- Challenge 1: According to the Eli Cross biography, in what year was he inducted into the AVN Hall of Fame?
- Challenge 2: Reproduce the part of the Eli Cross biography from "- Spouse: Casey" up to and including "Fame in 2015.".

- Reading passage:
- Born: Bryn Pryor November 10, 1967 (age 58) Phoenix, Arizona, U.S.
- Other names: Mark Logan, Robert April, Gus Delario, Eli Cash
- Height: 5 ft 8 in (1.73 m)
- Spouse: Casey Calvert

= Eli Cross (director) =

American pornographic film director (born 1967)

Bryn Pryor (born November 10, 1967), better known professionally as Eli Cross, is an American pornographic and mainstream movie director, producer, and actor. He was inducted into the AVN Hall of Fame in 2015.

==Career==
Under the name of Mark Logan, Cross was managing editor of AVN. Unlike many adult industry professionals, Cross does not keep his birth name a secret. He has won awards, and keeps a blog, under his own name. His mainstream work is performed under his birth name of Bryn Pryor.

He is best known for his films The Visitor (2003) from Elegant Angel, Epiphany (2004) from VCA Xplicit, Corruption (2006), Upload (2007), and Icon (2008) from SexZ Pictures, The 8th Day, which Cross produced for Adam & Eve Pictures, and Star Wars XXX: A Porn Parody, which Cross wrote (as Mark Logan) and produced for Vivid Entertainment and Axel Braun Productions (2012).

Cross' biggest films have received significant acclaim in the adult industry. Corruption won 7 AVN Awards including Best Video, with Cross receiving Best Director - Video. Upload received 22 AVN Awards nominations, including a Best Director - Video nomination for Cross, and another win for Best Video. Both movies also received similar nominations and awards from XRCO, XBiz, Adam Film World Guide, and Nightmoves magazine.

Icon received the AVN Award for Best High-End All-Sex Video in 2009, with Cross winning Best Director - All-Sex. In 2010, the Cross-produced The 8th Day won 7 AVN Awards including Best Video.

In 2007, following the success of Corruption, Cross became Head of Production for SexZ Pictures. However, a dispute between Cross and SexZ over his work on The 8th Day created stress between Cross and Bo Kenney, the owner of SexZ. Press releases were issued stating that the two parties had resolved their differences, but in 2009, as Cross was in pre-production on a film called Daughter of the Wolf, SexZ abruptly released him from his contract. SexZ Pictures stopped producing videos soon after.

- Data extract:
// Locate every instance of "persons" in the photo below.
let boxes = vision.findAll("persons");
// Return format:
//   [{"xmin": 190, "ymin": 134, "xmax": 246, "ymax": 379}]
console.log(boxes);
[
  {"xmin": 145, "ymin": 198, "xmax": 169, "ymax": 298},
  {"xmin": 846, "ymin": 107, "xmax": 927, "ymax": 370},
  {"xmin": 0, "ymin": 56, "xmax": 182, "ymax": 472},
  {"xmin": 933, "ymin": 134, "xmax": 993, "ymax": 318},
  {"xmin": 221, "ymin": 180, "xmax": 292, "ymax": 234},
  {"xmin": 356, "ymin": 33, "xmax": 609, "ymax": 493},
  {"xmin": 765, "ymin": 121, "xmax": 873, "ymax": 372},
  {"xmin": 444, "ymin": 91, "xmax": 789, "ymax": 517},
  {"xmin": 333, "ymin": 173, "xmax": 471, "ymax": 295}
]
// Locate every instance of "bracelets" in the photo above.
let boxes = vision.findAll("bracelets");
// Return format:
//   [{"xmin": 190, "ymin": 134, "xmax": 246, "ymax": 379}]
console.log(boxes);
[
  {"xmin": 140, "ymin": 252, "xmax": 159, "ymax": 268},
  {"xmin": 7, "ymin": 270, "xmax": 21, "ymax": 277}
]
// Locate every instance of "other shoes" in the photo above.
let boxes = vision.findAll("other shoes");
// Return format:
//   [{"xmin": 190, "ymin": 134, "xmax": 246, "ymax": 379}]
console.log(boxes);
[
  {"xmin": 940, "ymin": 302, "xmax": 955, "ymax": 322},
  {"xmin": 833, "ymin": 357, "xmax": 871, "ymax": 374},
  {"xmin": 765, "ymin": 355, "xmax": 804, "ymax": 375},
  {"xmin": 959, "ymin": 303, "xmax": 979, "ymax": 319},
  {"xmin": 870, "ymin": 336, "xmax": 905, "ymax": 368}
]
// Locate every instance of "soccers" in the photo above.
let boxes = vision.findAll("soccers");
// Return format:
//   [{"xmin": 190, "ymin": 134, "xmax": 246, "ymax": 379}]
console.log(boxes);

- Task answer 1: 2015

- Task answer 2:
- Spouse: Casey Calvert

= Eli Cross (director) =

American pornographic film director (born 1967)

Bryn Pryor (born November 10, 1967), better known professionally as Eli Cross, is an American pornographic and mainstream movie director, producer, and actor. He was inducted into the AVN Hall of Fame in 2015.